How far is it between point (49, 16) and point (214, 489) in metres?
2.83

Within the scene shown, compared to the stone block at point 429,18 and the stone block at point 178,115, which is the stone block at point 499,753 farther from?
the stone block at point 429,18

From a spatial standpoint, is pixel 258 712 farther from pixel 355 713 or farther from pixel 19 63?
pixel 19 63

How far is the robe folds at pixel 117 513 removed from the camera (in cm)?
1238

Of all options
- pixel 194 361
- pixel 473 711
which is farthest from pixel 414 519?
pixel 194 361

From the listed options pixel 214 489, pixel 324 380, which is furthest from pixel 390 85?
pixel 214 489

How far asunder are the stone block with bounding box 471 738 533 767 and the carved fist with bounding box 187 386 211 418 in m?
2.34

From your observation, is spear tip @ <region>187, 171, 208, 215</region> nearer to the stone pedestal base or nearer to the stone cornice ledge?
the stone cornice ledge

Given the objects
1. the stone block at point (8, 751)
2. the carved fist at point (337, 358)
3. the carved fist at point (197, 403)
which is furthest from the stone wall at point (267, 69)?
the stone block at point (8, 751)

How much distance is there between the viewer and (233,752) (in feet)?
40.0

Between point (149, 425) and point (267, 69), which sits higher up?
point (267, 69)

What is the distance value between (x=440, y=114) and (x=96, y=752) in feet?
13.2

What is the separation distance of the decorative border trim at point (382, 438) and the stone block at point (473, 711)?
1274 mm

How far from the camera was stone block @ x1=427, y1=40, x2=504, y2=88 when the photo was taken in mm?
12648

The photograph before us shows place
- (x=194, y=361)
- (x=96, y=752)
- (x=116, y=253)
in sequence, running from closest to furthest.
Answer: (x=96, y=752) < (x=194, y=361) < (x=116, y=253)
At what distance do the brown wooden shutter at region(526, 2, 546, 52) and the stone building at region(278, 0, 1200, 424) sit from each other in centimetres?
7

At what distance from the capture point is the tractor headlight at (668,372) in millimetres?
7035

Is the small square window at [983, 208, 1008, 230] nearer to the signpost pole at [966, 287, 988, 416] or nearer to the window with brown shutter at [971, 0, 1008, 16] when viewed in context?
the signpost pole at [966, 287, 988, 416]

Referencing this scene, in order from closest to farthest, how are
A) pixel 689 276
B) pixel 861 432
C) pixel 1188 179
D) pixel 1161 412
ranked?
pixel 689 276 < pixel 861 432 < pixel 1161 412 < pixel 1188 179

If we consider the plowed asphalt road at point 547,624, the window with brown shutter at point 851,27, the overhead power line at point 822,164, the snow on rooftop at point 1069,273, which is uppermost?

# REQUIRED WORK:
Copy the stretch of records from the line containing "At what distance from" through the end of the records, reproducing each line exactly.

# FULL OUTPUT:
At what distance from the capture point is the tractor headlight at (668,372) in millimetres?
7035

Is the small square window at [983, 208, 1008, 230] nearer to the signpost pole at [966, 287, 988, 416] or nearer to the window with brown shutter at [971, 0, 1008, 16] when viewed in context?
the signpost pole at [966, 287, 988, 416]

Referencing this scene, in order from closest to farthest, how are
A) pixel 689 276
B) pixel 861 432
C) pixel 1188 179
D) pixel 1161 412
ranked?
pixel 689 276 < pixel 861 432 < pixel 1161 412 < pixel 1188 179

If we consider the plowed asphalt road at point 547,624, the window with brown shutter at point 851,27, the overhead power line at point 822,164, the snow on rooftop at point 1069,273, which is uppermost?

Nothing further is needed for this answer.